(TASK TO COMPLETE): Return every line below that contains the word "viewer", matching case exactly.

>> START STORED RECORDS

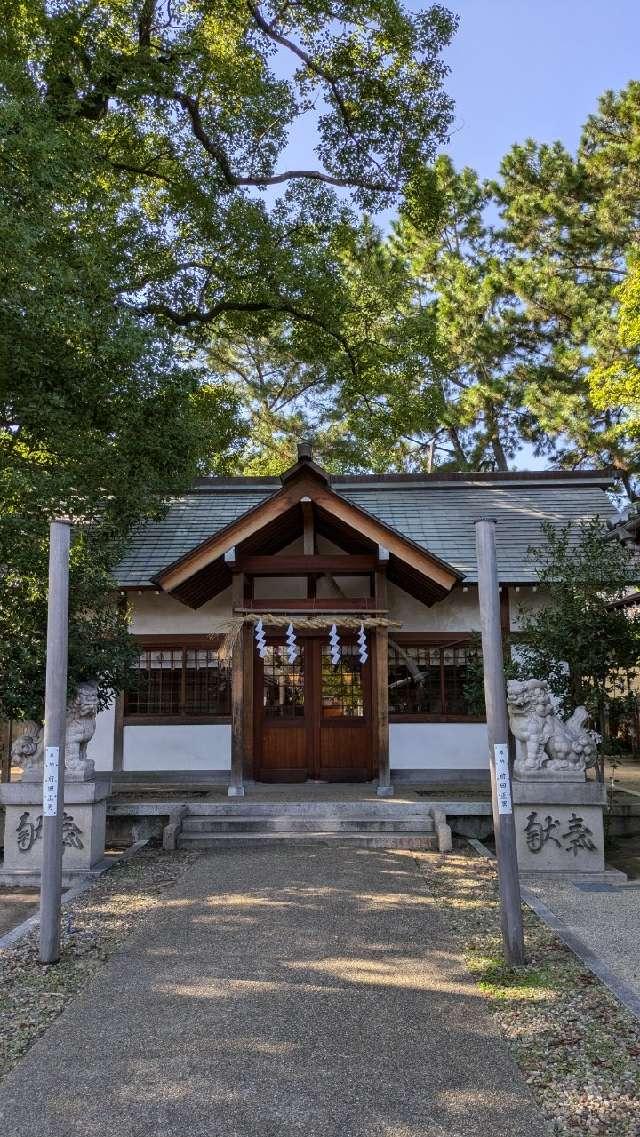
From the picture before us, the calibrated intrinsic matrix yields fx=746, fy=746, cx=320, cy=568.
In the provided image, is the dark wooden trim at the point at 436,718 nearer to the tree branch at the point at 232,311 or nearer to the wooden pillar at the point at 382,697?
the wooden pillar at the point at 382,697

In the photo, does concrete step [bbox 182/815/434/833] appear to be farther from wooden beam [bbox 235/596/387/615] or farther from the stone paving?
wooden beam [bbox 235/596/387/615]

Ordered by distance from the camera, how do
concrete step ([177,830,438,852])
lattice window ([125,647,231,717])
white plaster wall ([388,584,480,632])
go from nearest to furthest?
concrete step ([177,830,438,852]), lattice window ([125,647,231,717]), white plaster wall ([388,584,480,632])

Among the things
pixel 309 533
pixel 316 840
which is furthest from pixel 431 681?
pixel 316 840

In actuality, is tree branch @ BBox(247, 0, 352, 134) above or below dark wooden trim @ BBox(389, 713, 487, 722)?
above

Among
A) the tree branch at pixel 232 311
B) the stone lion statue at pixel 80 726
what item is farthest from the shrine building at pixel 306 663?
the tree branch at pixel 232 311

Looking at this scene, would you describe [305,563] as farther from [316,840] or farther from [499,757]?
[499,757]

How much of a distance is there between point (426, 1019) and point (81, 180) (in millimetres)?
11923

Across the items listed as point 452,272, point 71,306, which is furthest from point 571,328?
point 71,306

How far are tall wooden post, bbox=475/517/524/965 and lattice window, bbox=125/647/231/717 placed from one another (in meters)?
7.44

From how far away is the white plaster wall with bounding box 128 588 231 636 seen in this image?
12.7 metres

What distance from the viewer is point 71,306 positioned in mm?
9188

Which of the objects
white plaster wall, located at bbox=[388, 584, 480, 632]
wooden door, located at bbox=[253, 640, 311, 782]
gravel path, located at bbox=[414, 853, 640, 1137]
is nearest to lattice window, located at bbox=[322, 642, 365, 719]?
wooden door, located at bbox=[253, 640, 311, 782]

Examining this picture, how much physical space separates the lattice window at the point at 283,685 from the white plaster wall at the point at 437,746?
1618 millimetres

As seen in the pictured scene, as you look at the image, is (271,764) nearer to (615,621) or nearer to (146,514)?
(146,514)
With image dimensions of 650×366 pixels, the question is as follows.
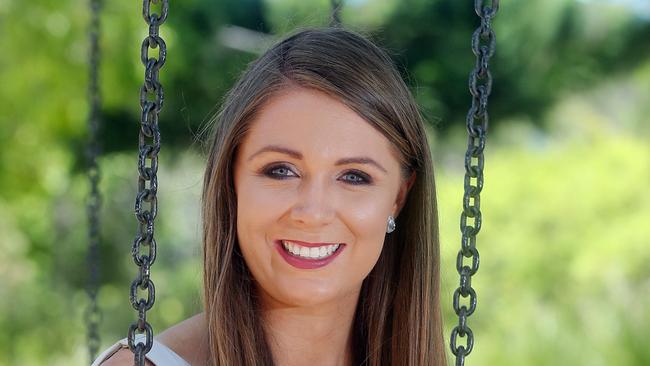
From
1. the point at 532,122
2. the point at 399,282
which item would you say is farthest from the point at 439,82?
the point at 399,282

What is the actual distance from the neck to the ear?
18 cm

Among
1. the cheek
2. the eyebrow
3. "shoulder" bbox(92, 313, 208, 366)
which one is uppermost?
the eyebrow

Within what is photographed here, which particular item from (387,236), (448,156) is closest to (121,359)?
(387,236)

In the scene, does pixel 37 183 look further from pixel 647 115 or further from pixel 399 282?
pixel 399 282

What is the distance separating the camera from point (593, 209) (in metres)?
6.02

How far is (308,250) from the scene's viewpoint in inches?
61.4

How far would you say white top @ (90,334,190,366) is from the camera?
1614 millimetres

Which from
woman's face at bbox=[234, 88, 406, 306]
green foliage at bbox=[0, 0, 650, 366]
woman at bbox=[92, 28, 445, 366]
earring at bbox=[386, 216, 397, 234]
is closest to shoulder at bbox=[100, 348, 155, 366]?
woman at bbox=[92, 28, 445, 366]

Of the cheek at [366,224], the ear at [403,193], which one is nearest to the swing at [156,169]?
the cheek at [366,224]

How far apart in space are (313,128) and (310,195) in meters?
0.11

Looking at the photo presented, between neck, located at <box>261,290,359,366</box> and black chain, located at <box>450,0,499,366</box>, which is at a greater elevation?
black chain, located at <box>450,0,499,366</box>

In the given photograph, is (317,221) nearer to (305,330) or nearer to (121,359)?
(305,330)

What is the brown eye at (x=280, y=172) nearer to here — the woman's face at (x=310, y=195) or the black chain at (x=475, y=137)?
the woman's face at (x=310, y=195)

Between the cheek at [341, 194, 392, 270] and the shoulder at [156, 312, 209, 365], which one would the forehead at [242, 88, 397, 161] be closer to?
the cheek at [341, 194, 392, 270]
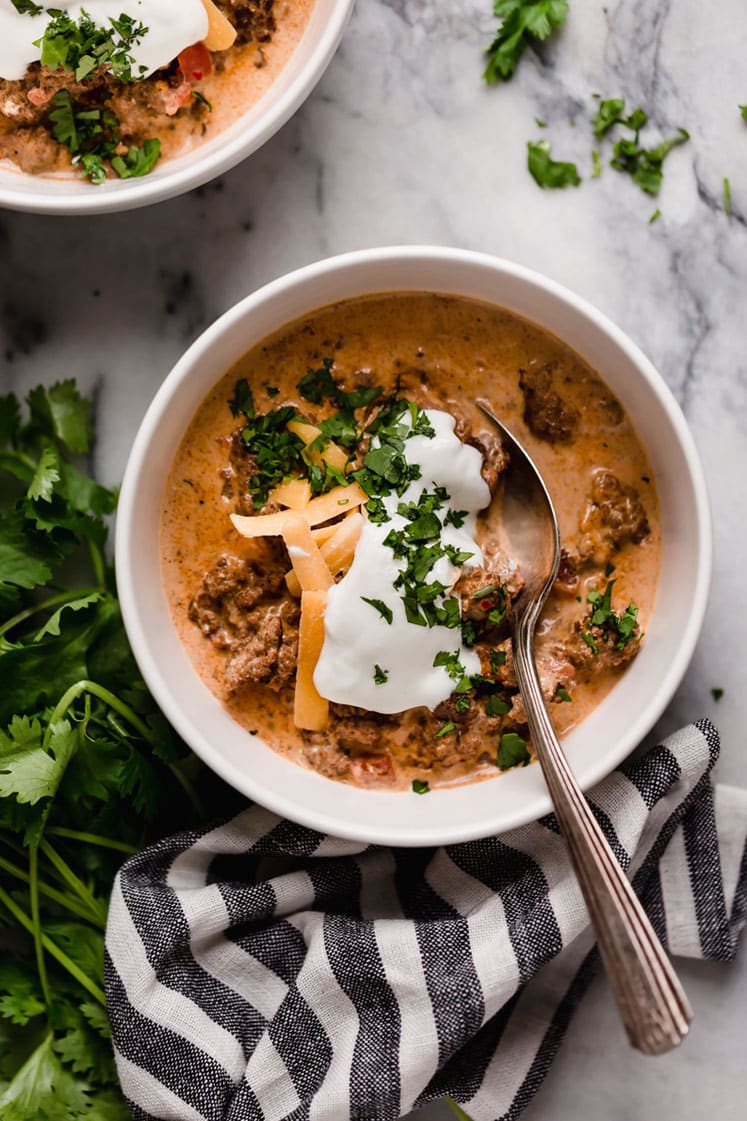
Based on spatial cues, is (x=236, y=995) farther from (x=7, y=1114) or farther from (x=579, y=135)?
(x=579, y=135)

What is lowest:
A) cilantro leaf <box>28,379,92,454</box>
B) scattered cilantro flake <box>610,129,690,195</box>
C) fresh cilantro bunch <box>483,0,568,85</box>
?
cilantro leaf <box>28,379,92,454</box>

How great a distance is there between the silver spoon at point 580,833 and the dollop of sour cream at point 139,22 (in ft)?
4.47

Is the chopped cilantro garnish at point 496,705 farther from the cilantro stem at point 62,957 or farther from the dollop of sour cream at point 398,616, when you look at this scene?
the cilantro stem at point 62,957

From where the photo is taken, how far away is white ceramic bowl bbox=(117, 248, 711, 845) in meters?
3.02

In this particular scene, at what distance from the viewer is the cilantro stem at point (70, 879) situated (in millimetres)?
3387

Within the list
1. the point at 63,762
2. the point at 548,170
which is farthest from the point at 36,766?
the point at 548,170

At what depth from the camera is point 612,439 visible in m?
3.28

>> END STORED RECORDS
>> START STORED RECORDS

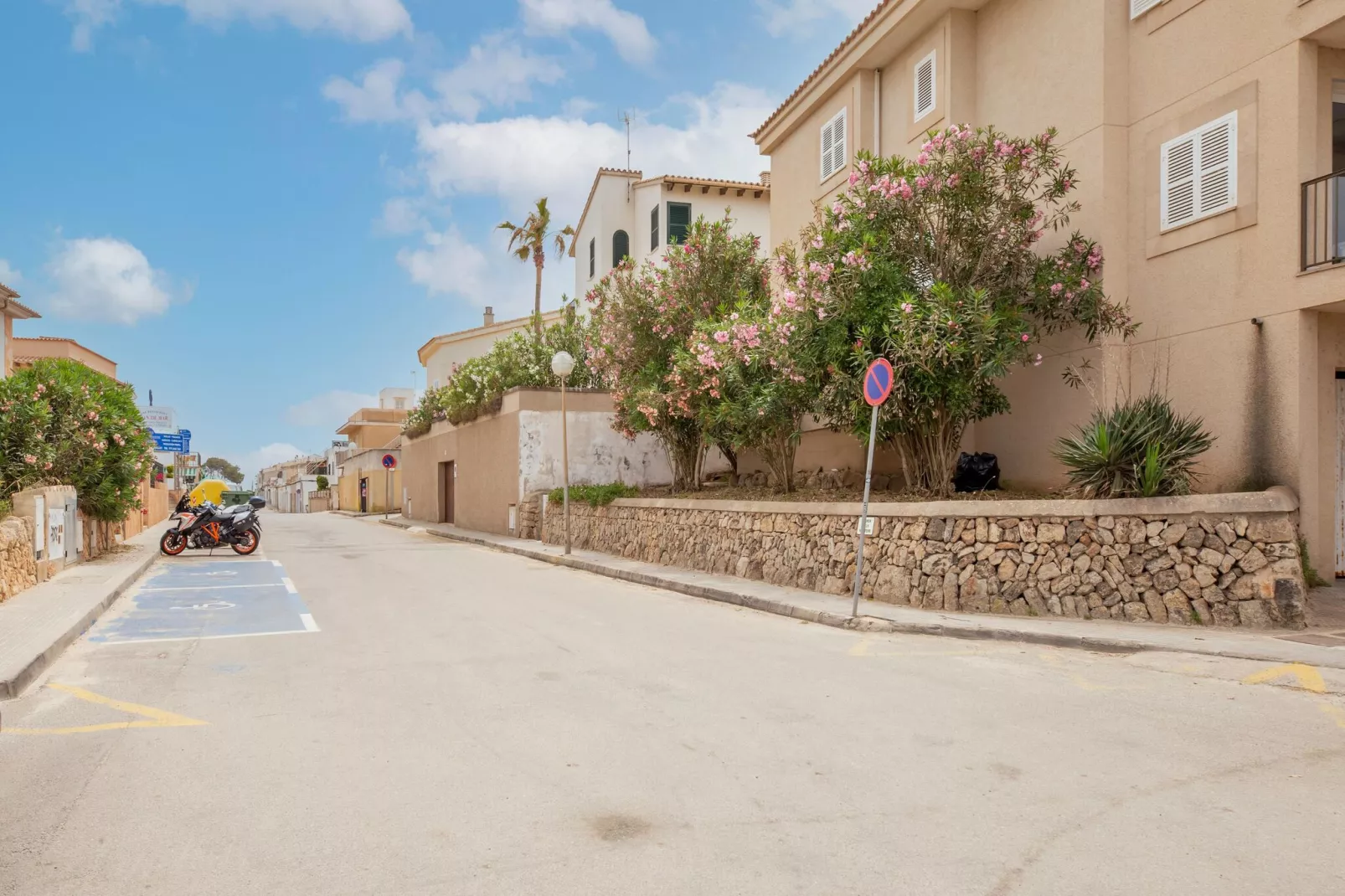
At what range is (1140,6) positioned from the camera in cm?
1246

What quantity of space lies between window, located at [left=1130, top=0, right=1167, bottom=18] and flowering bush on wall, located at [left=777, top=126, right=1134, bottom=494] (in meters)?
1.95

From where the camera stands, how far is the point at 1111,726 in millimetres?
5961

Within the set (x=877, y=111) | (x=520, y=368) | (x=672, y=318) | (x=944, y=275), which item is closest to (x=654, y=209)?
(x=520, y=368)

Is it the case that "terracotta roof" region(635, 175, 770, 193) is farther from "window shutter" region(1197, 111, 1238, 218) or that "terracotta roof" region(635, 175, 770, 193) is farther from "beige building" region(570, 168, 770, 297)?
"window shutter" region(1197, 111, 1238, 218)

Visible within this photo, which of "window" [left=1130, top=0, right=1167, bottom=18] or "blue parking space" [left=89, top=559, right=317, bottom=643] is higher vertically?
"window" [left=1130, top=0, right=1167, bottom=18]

>> END STORED RECORDS

(RESULT OF THE EXERCISE):
What distance from the viewer is point 71,306 positioned in mm?
In this particular scene, at what distance from the viewer is the cilantro stem at point (70, 879) situated (in millimetres)?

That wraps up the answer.